Кузнецов колеблется буквально пару секунд. Затем решительно встаёт и идёт за мной.
– Тут что-то редкое. Не диабетическая кома, а что, понять не могу.
– Множественные экстрасистолы, – звучит в палате.
– Наберите шесть миллиграммов миорелаксанта, – говорит коллега и называет препарат.
– Уверены?
– Да. Но я никогда не пробовала этот препарат в таких случаях, – пытаюсь спорить.
– Здесь отравление крысиным ядом, – говорит Кузнецов. Берёт шприц и сам делает инъекцию.
Проходит секунда, другая, третья… состояние больной внезапно начинает резко улучшаться!
– Помогло! – говорю, восхищённо глядя на коллегу. – Откуда вы узнали?
– Крысиный яд блокирует рецепторы глицина в тормозных синапсах. Отсюда перевозбуждение. У меня был такой случай 20 лет назад. Человек пытался отравиться этим веществом. Стоит один раз увидеть подобное, уже не забудешь. Измерьте pH. Наверняка поднялась. Доктор Печерская, ваш больной поправится.
– Спасибо.
– Неплохо для полоумного профессора, – улыбается Трофим Владимирович. – Ну, мне пора.
Когда он уходит, вся бригада смотрит ему вслед. Удивлённые, восхищённые, мы провожаем взглядами этого прекрасного врача. В коридоре он одевается. Я не выдерживаю, подхожу к нему.

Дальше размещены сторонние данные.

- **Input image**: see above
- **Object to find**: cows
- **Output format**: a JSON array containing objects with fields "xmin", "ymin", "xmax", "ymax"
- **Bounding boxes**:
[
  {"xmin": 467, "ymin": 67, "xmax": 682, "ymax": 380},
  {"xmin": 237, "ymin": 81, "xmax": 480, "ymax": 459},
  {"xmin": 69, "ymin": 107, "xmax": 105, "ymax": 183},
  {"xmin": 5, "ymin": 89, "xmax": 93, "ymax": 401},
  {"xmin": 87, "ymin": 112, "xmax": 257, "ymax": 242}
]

– Трофим Владимирович, если бы не вы, эта женщина умерла бы.
– Старый пёс ещё может научить новому фокусу, – смеётся он.
– Если бы не вы, то столько людей бы оказалось на кладбище!
– Это наша работа, Элли.
– Какие у вас планы?
– Ну… скоро приедет мой сын. Он звонил, пока я спускался. Мы поговорили. Я согласился жить у него.
– Я рада.
– Он за мной сейчас заедет… До свидания, Элли.
– До свидания.
Трофим Владимирович выходит, неся в руках маленькую картонную коробку со своими вещами. Одинокий, грустный пожилой мужчина, который достоин памятника за свою работу. Но увы, в жизни всё совершенно иначе.
Возвращаюсь и вижу в вестибюле мать Гоши, Алевтину Олеговну. Присаживаюсь к ней и рассказываю об отсутствии в крови её сына следов наркотиков, но наличии другой проблемы.
– Значит, я зря переполошилась? – улыбается она.
– Алевтина Олеговна, алкоголизм – это серьёзно.
– Ну, выпил пивка с друзьями, – продолжает радоваться женщина. – Слава Богу, ничего запрещённого.
– Ваш сын алкоголик. На это нельзя закрывать глаза. И если вы разрешите, я могу положить его в наше наркологическое отделение.
– Доктор Печерская, я просила проверить сына на наркотики. Брать анализы на алкоголь я не позволяла.
– Вашего сына надо лечить.
Алевтина Олеговна встаёт, давая понять, что не хочет это больше обсуждать.
– Ну он же не наркоман!
– Вы не хотите, потому что сами пьёте? – задаю ей в лоб очень неудобный вопрос.
Женщина перестаёт улыбаться. Бросает взгляд на сына. В нём читается «Это ты меня сдал?»
– Как вы смеете? – начинает возмущаться. Хватает сына за руку. – Гоша, пошли отсюда!
Они уходят. Что ж, посмотрим, не окажется ли вскоре здесь кто-то из них.